Key insight: underpowered experiments waste resources and mislead. If \(n\) is too small, you may fail to detect a real effect (Type II error) or report a false positive (Type II error inflated under multiple testing).

Annotation Quality

When building datasets with human labels, measure inter-annotator agreement.

Cohen’s Kappa (2 annotators)

\[ \kappa = \frac{p_o - p_e}{1 - p_e} \]

where \(p_o\) = observed agreement, \(p_e\) = expected agreement by chance.

  • \(\kappa = 1\): perfect agreement.
  • \(\kappa = 0\): agreement at chance level.
  • \(\kappa < 0\): worse than chance.

Fleiss’ Kappa (multiple annotators)

Generalization of Cohen’s Kappa to \(k\) raters:

\[ \bar{\kappa} = \frac{\bar{P} - \bar{P}_e}{1 - \bar{P}_e} \]

Krippendorff’s Alpha

More general: handles ordinal, interval, and ratio scales, missing data, and any number of annotators.

For nominal scale, \(\alpha\) reduces to a form similar to Fleiss’ \(\kappa\).

Guideline (Landis & Koch scale):

\(\kappa\) range Interpretation
\(< 0.20\) Slight
\(0.21\)\(0.40\) Fair
\(0.41\)\(0.60\) Moderate
\(0.61\)\(0.80\) Substantial
\(> 0.80\) Almost perfect

Target \(\kappa \geq 0.6\) for publishable annotation quality.

Variance Reduction

When comparing models, reduce variance to make comparisons sharper.

Control Variates

Use the same random seeds, same test set, same batch order across compared models when possible.

Stratified Sampling

Ensure test set covers different difficulty strata; report per-strata results alongside aggregate.

Multiple Runs

Report mean and standard deviation across \(k\) random seeds:

\[ \bar{m} \pm \text{std}(m_1,\dots,m_k) \]
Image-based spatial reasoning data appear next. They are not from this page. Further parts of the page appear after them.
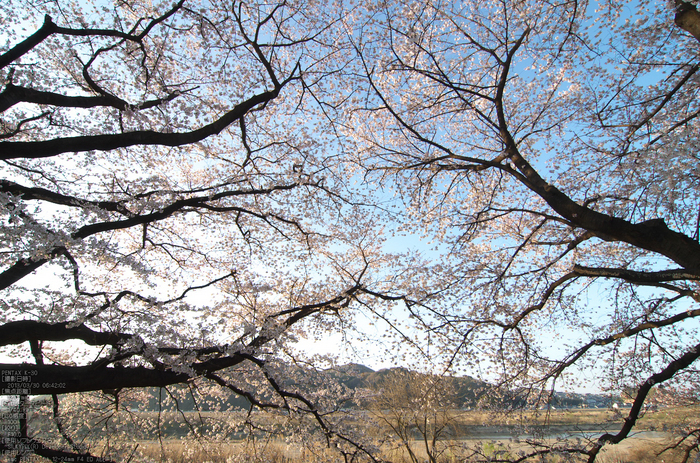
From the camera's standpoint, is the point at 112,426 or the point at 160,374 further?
the point at 112,426

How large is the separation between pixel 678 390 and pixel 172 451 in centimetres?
2126

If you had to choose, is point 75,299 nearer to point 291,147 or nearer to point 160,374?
point 160,374

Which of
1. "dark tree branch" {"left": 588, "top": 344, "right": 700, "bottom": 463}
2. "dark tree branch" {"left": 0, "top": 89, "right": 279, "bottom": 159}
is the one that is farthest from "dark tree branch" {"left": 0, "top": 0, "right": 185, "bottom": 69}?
"dark tree branch" {"left": 588, "top": 344, "right": 700, "bottom": 463}

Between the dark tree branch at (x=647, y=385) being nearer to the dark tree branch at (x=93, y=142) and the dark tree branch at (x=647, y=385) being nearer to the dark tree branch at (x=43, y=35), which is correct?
the dark tree branch at (x=93, y=142)

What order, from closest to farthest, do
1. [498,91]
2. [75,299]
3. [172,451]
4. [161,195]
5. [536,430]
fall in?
[75,299]
[498,91]
[161,195]
[536,430]
[172,451]

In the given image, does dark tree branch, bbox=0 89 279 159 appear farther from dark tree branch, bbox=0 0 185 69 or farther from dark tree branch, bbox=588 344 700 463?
dark tree branch, bbox=588 344 700 463

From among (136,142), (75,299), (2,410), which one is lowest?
(2,410)

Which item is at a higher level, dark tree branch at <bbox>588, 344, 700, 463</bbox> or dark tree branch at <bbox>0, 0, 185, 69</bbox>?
dark tree branch at <bbox>0, 0, 185, 69</bbox>

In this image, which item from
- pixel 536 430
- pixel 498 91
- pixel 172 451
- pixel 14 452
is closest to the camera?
pixel 14 452

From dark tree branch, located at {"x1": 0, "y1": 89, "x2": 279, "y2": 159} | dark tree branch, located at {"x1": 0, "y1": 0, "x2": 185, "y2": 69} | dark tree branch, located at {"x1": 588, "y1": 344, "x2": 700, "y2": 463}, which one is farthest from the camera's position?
dark tree branch, located at {"x1": 588, "y1": 344, "x2": 700, "y2": 463}

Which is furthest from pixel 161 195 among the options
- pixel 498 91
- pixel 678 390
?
pixel 678 390

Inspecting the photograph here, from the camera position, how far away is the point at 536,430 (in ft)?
20.5

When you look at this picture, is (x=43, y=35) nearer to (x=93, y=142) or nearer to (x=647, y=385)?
(x=93, y=142)

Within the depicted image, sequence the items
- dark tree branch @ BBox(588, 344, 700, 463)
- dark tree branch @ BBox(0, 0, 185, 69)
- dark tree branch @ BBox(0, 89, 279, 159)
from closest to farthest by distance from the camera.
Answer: dark tree branch @ BBox(0, 89, 279, 159) < dark tree branch @ BBox(0, 0, 185, 69) < dark tree branch @ BBox(588, 344, 700, 463)
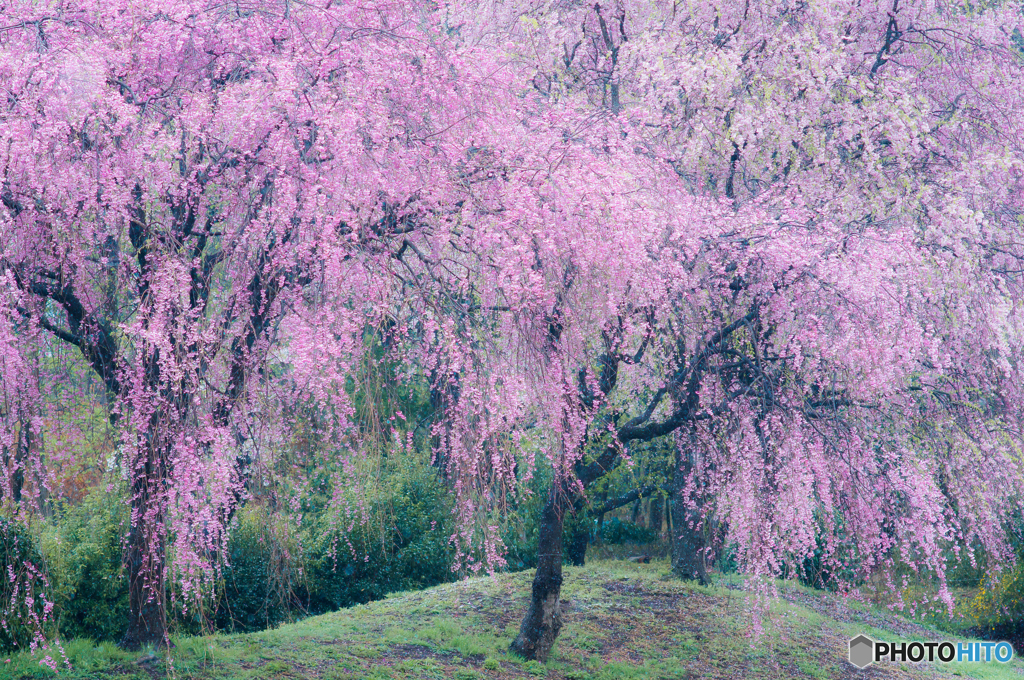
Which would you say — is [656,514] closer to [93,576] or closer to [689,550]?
[689,550]

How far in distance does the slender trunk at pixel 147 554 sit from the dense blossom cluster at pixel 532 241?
0.14 feet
Experimental Design Checklist

Before running experiments:

Lec14 Takeaways

  • A well-posed hypothesis is half the experiment.
  • Always report uncertainty (SE, CI) alongside point estimates.
  • Use paired tests when the pairing is valid; they are more powerful.
  • Power analysis before data collection prevents underpowered studies.
  • High annotation agreement (\(\kappa \geq 0.6\)) is necessary for trustworthy datasets.
  • Data contamination is a serious, underreported threat to benchmark validity.

Final Summary

  • Lec13: NLP evaluation requires careful metric choice. Benchmarks must be valid, discriminative, and uncontaminated. LLM-as-judge is powerful but needs bias mitigation. Human evaluation (Chatbot Arena) provides ground truth at scale.
  • Lec14: Good experimental design starts with a falsifiable hypothesis. Statistical rigor (CIs, hypothesis tests, power analysis) and high annotation quality (\(\kappa\)) are non-negotiable in credible NLP research.

This post is based on CMU 11-711 Advanced NLP lecture materials (Evaluation and Benchmarks, Lec13; Research Skills & Experimental Design, Lec14; Sean Welleck).